Sydney man follows in grandmother's footsteps by giving new purpose to old fur with online shop In Hattie's Attic.
Derek Marchand, Janine Joseph and Viola Cleary display some of the items for sale online through In Hattie's Attic that were made using repurposed fur coats. Similar items can be found at Hattie's Heirlooms, a craft shop that opens when cruise ships dock in Sydney. (ERIN POTTIE / Local Xpress)
SYDNEY — Remember that fur coat collecting dust in your closet? It might be time to give it a second look.
Inspired by his grandmother’s success in creating crafts out of old garments, Sydney native Derek Marchand launched In Hattie’s Attic last winter to transform out-of-style furs into family heirlooms.
In its first year of business, Marchand and girlfriend Janine Joseph have been busy filling orders for headwear, scarves, pompoms, pillows, key chains and highly sought-after Santa figurines.
While many people find it unethical to wear fur, Marchand said the business is recycling an unused product and creating less waste in the environment.

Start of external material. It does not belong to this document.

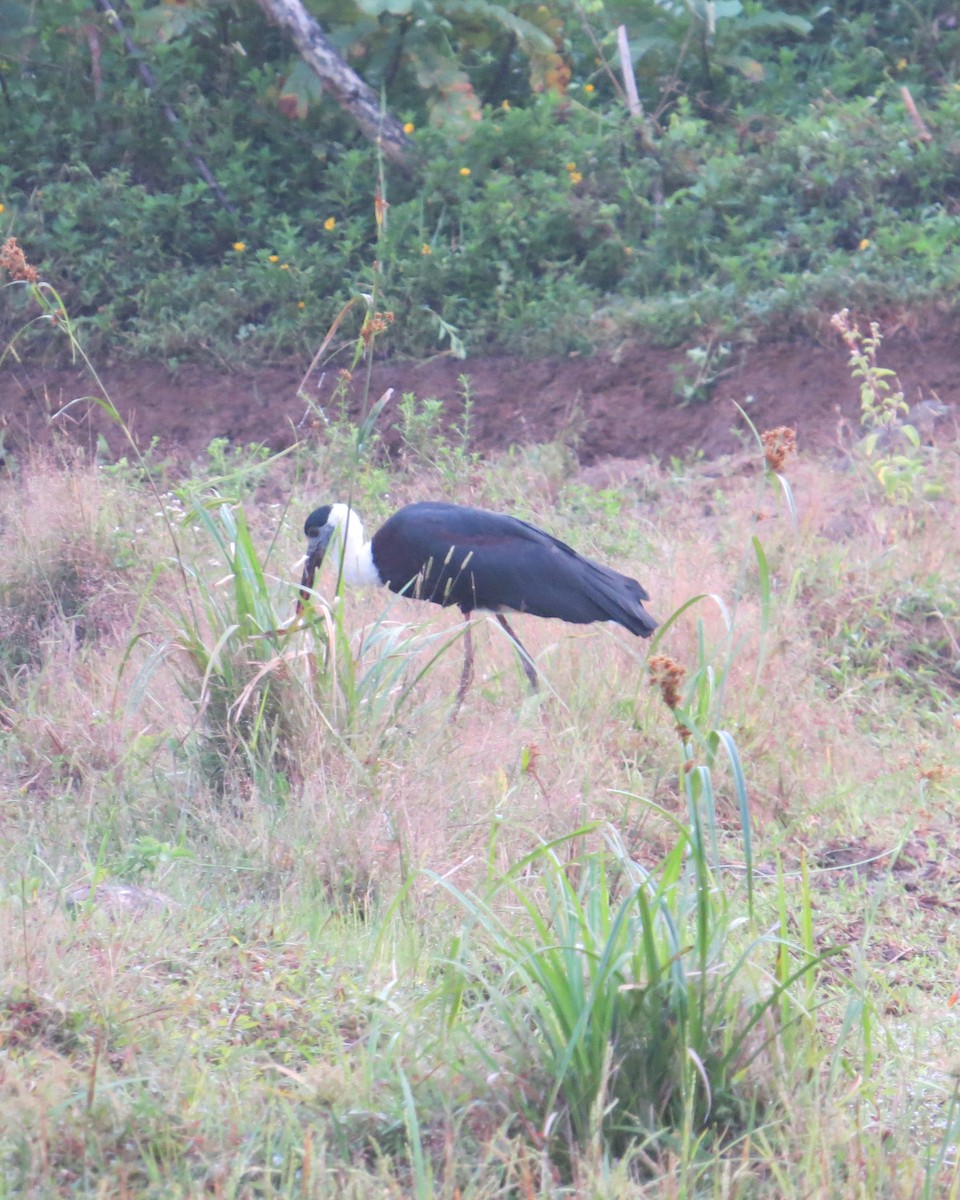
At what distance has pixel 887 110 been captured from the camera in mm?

“A lot of the fur just comes from people who just honestly want to get rid of them,” said Marchand. “They don't want anything to do with them.
“Some of these coats back in the day might have been four, five or six thousand dollars, now they’re dated — or maybe it has a rip in it — at least this way it can be turned into something instead of being thrown out.”

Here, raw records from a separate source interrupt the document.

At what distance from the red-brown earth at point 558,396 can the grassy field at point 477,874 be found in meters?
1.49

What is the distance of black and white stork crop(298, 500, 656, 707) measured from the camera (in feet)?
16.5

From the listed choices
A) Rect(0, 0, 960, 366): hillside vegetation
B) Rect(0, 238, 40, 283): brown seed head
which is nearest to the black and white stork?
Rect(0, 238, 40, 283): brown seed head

Marchand’s grandmother, Viola Cleary, first began making teddy bears and dolls for sale at local craft markets. She now operates Hattie’s Heirlooms, a seasonal Sydney waterfront shop that was named after her mother.
“Viola, my grandmother, every year she would make these Santas and every year she would nearly be sold out,” said Marchand. “I always thought there was a big demand for it, especially for the online world. She taught me to make the Santas. She’s the founder of it, but she never really had much desire to put it online because of the workload. It’s more of a hobby for her.”
Cleary said she started making Santas about 15 years ago after reading an article about American craftsman Lynn Haney, whose work is admired by Christmas enthusiasts around the globe.
She soon realized the popularity of her own dolls, with repeat orders from local customers and cruise ship passengers who come to dock at Sydney’s port each summer. 
With her children showing no interest in creating crafts, Cleary said she was thrilled when her grandson stepped forward to learn the trade.
“Derek is a perfectionist, he loves doing them. He’s kind of like me, he finds it really relaxing so that worked out and when Janine wanted to do headbands and other pieces of fur, it was great because I don’t do a lot of that.”
Marchand said making each Santa is an intricate and time-consuming process. Both he and Joseph hold regular jobs but work to complete their online orders in the evenings. 
Each figurine is unique, although they all come complete with a porcelain face and a beard made of curly lamb or Mongolian lamb. For their coats, any fabric can be used from Harris tweed to wool tartan or a satin wedding gown.
Marchand said although they do purchase vintage clothing for their own purposes, many of the crafts they sell are created from items once belonging to an individual customer.
“Everything is handcrafted basically from scratch,” Marchand said. “You won’t find anything like them. They’re just so unique and that’s what really made me want to get into it because I saw the business opportunity for it.”
Orders are now rolling in from across Canada and the United States, including one order from a woman in Maryland who wanted several Santa Claus dolls made from her late mother’s fur coat.
“The lady in Maryland who sent us her coat, she was giving them to her sisters and she said they were just so excited,” said Marchand. “They couldn’t believe it. You feel like you’re making these things for these people you don’t even know, and you just know how much they’re going to appreciate them.”